In the aftermath of the massacre, the ANC capitalised on public sentiment to further promote its mass action campaign, and also harnessed the increased international attention – on 15 July, Mandela addressed a meeting of the United Nations (UN) Security Council in New York about state complicity in political violence, leading to a UN observer mission and ultimately to additional UN support for various transitional structures, including the Goldstone Commission.[37][20][42] The political impetus for a negotiated solution was given further urgency after the Bisho massacre on 7 September, in which the Ciskei Defence Force killed 28 ANC supporters.[37][43]

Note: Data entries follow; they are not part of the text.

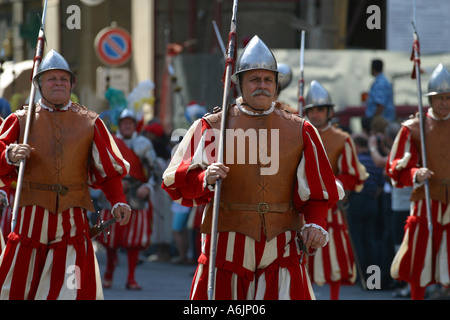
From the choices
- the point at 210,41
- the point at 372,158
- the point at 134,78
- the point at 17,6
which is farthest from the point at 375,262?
the point at 17,6

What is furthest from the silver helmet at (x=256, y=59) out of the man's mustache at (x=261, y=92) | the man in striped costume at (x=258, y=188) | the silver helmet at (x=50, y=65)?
the silver helmet at (x=50, y=65)

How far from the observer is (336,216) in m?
9.52

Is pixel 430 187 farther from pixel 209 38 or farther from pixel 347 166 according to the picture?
pixel 209 38

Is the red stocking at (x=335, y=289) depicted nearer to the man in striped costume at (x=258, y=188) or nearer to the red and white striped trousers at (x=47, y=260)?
the red and white striped trousers at (x=47, y=260)

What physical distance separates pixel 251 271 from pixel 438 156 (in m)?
3.13

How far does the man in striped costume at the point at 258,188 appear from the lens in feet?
18.5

Record of Understanding: September 1992
For the month following 21 August 1992, representatives of the ANC and the government met to discuss the resumption of negotiations. Specifically, the government was represented by the Minister of Constitutional Development, Roelf Meyer, and the ANC by its Secretary General, Cyril Ramaphosa.[44] Through intensive informal discussions, Meyer and Ramaphosa struck up a famous friendship.[45] Their informal meetings were followed by a full bilateral summit in Johannesburg on 26 September 1992, which resulted in a Record of Understanding.[44] The agreement improved relations between the parties to the extent that both delegations sent key members to two bosberaads (Afrikaans for "bush summits" or retreats) that summer.[45]

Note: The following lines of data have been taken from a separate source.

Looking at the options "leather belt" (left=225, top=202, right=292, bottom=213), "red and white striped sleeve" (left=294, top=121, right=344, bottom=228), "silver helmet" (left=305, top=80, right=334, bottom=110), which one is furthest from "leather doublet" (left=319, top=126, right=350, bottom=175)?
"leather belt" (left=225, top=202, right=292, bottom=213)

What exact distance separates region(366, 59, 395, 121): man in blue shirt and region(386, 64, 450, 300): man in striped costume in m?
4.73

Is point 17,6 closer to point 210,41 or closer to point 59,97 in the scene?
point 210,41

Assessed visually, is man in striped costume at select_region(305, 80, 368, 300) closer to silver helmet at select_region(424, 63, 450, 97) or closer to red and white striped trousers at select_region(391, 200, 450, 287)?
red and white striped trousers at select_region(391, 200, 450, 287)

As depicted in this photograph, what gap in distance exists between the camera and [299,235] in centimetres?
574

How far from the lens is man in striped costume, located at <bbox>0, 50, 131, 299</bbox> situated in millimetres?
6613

The document asserted a shared desire to reopen negotiations and reflected at least partial resolutions to many of the major disagreements which had led to CODESA's collapse. On political violence, the parties agreed to further engagements, to a ban on carrying dangerous weapons in public, and to security measures at a specific list of hostels which had been identified as "problematic". The government also agreed to further extend the indemnity granted to political prisoners and to accelerate their release. The ANC, meanwhile, committed to easing tensions and to consulting its constituency "with a view to examine" its mass action programme.[44] Most importantly, the Record of Understanding resolved the most obstructive disagreements between the parties about the form of the constitution-making process and the nature of the post-apartheid state. In a major concession, the NP agreed that the constitution would be drafted by a democratically elected body, though one bound by pre-determined constitutional principles. The ANC agreed in broad terms to a transitional arrangement, a Government of National Unity (GNU), and, by thus conceding to a two-stage transition, agreed to postpone the full transition to pure majority rule.[44]

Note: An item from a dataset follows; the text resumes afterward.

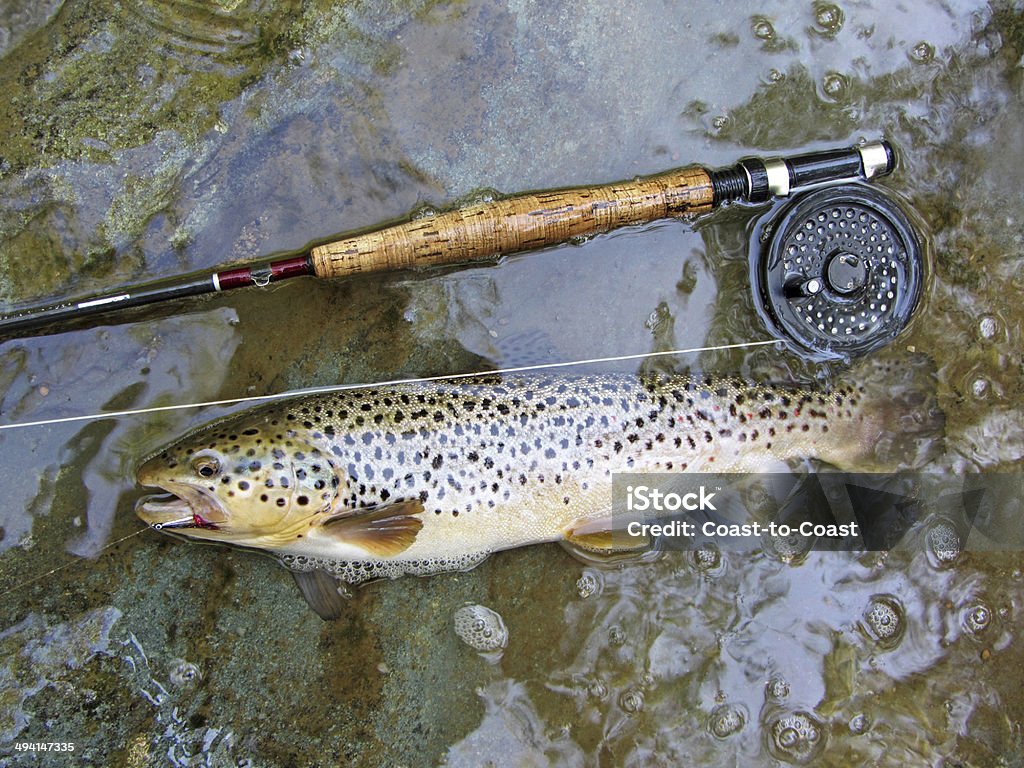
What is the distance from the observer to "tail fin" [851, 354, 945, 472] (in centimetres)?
300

Comrades, we look at a GNU as a trap for us, but what if we see it as an opportunity?... If we have de Klerk and the others in government, we can control them more easily than if they are outside creating mayhem.
This concession on the ANC's part was in keeping with an evolving internal debate, much of which revolved around a paper published during the same period in the African Communist by Joe Slovo, an influential SACP leader and negotiator. Slovo, urging the ANC-SACP alliance to take a long-term view on the transition, proposed making strategic concessions to the NP's demands, including the incorporation of a "sunset clause" which would allow a transitional period of temporary power-sharing to appease white politicians, bureaucrats, and military men.[47] In February 1993, the National Executive Committee of the ANC formally endorsed the sunset clause proposal and the idea of a five-year coalition GNU,[48] a decision which was to lubricate multi-party negotiations when they resumed later that year.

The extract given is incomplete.